I was lucky. I went to a great school. However, I still had teachers who didn't teach. I had one teacher who would put on a movie and leave the classroom. But, she was one teacher out of eight. I got A's in German, but I didn't learn any. What if you had 6 out of 8 teachers who refused to teach, who were paid the same whether or not they worked.
I admired the NYC approach because they try to put the kids first, but it's awfully costly to the tax payers to side line people and still pay them, not as costly as having classrooms full of children with no real teacher in them.
I kept thinking of the cost to the teachers who come to work, but don't work. Soul killing. In the end, when the unions protect them from being fired, they aren't doing those teachers any favor.
What will it take for us to side line the teachers unions? They are holding the future hostage.
In the proper environment, any kid can learn. I loved Geoffrey Canada's enthusiasm and I'm going to take the time to read some more about him and his ideas. But, God bless him for putting those children from broken cities and broken homes in shirts and ties and teaching them that they CAN do and they CAN learn!

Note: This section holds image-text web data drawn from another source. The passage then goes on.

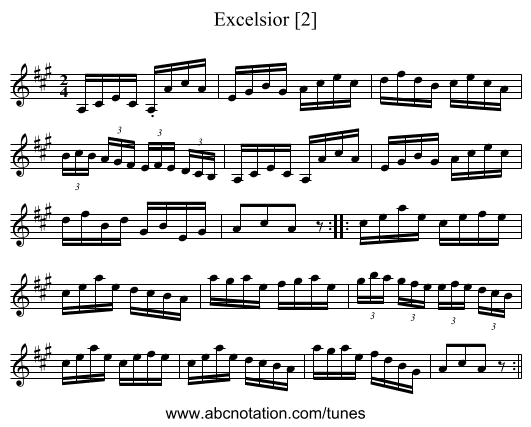Excelsior [2] - staff notation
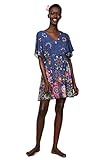 Desigual Dress Swimwear Harvir Woman Blue Vestido, Azul (Navy 5000), M Mujeres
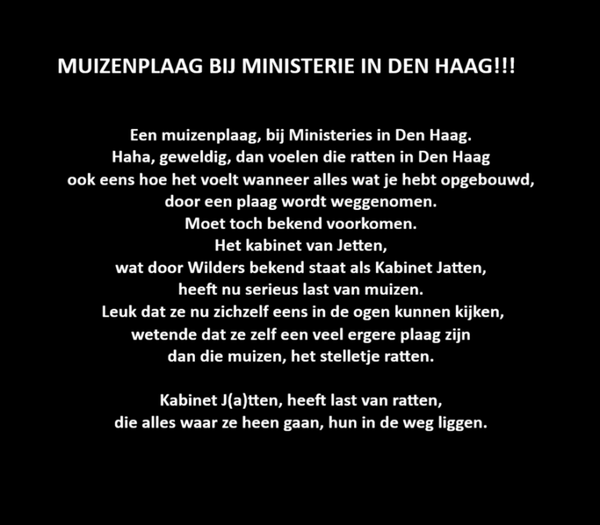 Muizenplaag Den Haag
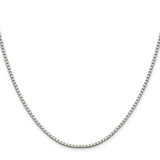 Sterling Silver 1.9mm Box Chain w/2in ext.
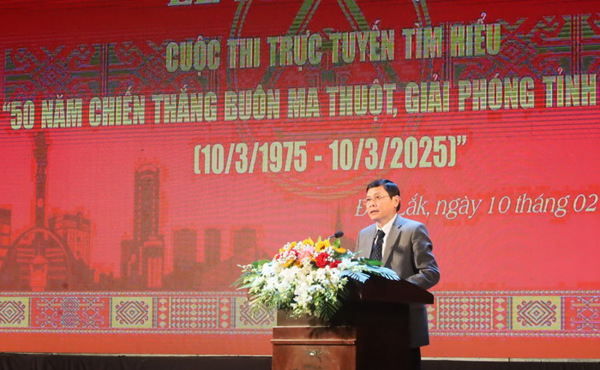 Phát động Cuộc thi trực tuyến tìm hiểu “50 năm Chiến thắng Buôn Ma Thuột, giải phóng tỉnh Đắk Lắk”
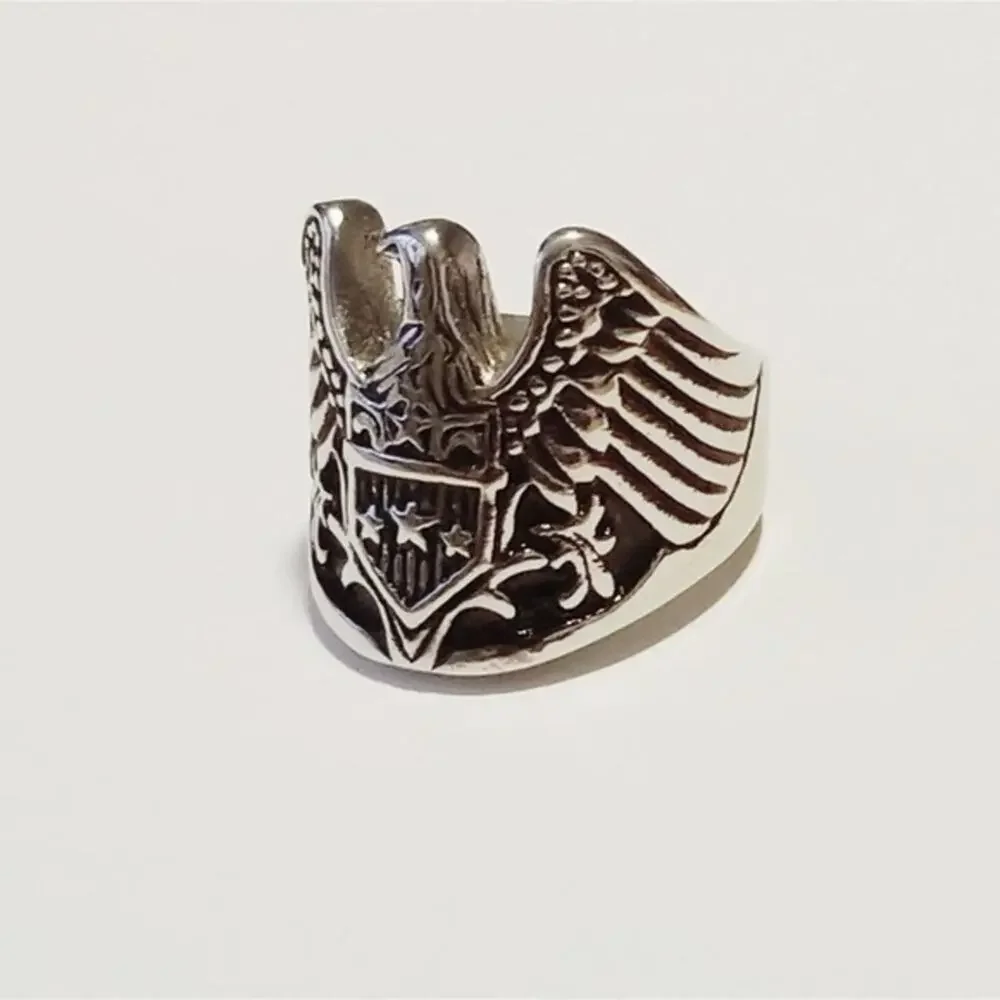 New stainless steel Eagle ring size‎ 11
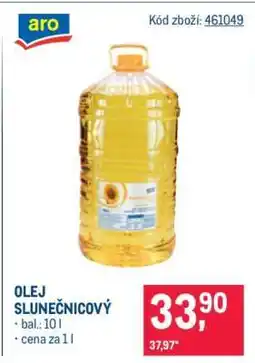 Makro Olej slunečnicový nabídka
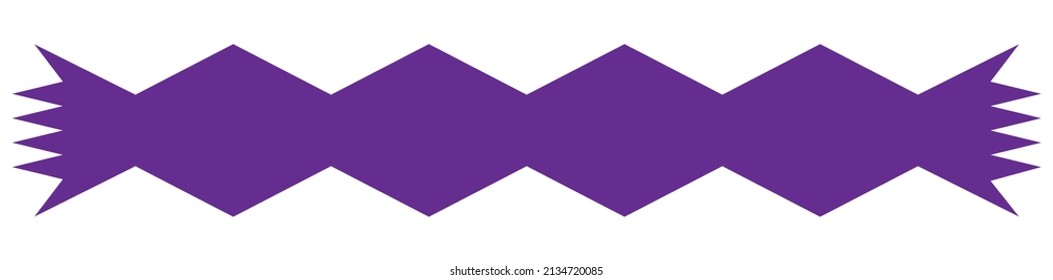 Banner geométrico simple, imagen de clip vectorial de cinta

Anyway, I'm rambling, but if you haven't seen this film. It's certainly worth your time.
1 comment:
Thanks for the recommendation! I'm excited! We rented Lewis and Clark, the Ken Burns one you liked. And then I realized, I've seen it. I watched it at DHS because they had it in the library and I showed some clips of it in my classroom. The kids thought it was funny that such a tough guy was named Meriwether.